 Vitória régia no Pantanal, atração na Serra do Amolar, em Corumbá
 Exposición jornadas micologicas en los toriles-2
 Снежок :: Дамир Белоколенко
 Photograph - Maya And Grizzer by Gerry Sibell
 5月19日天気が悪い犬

============

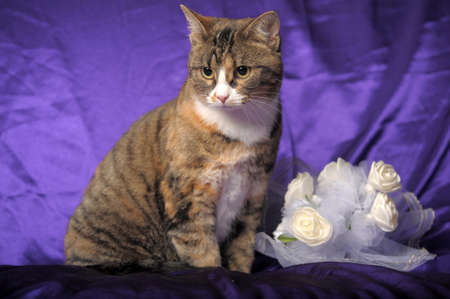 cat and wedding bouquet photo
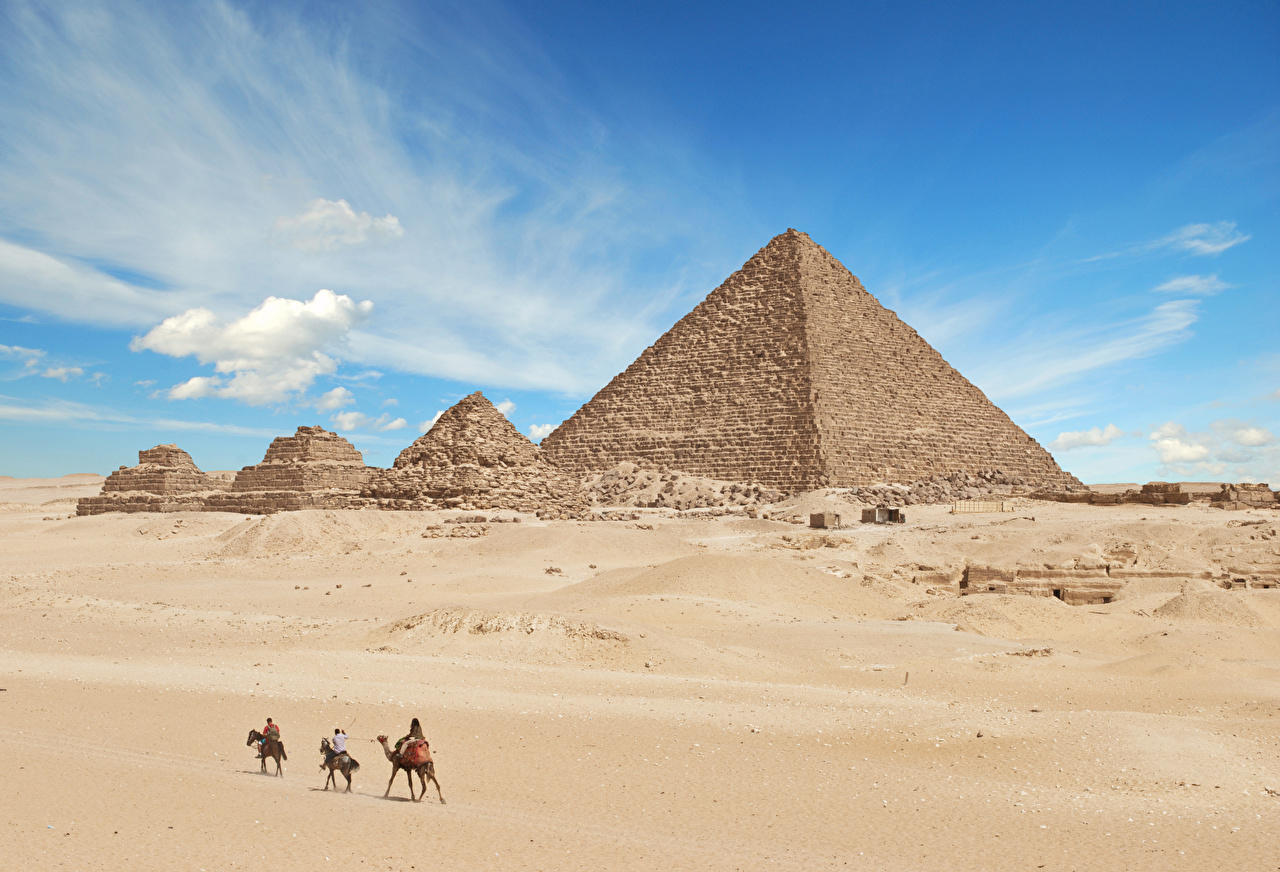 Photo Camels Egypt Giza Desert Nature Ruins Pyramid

============

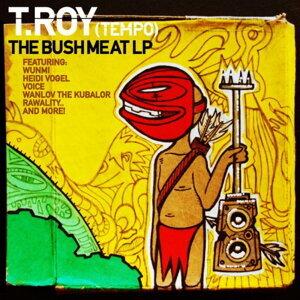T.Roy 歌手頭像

============

The expected output is the lines above from the one containing "cat and wedding bouquet photo" to the one containing "Photo Camels Egypt", both ends included, reproduced exactly with every picture left out.

# RESULT FOR THIS EXERCISE
 cat and wedding bouquet photo
 Photo Camels Egypt Giza Desert Nature Ruins Pyramid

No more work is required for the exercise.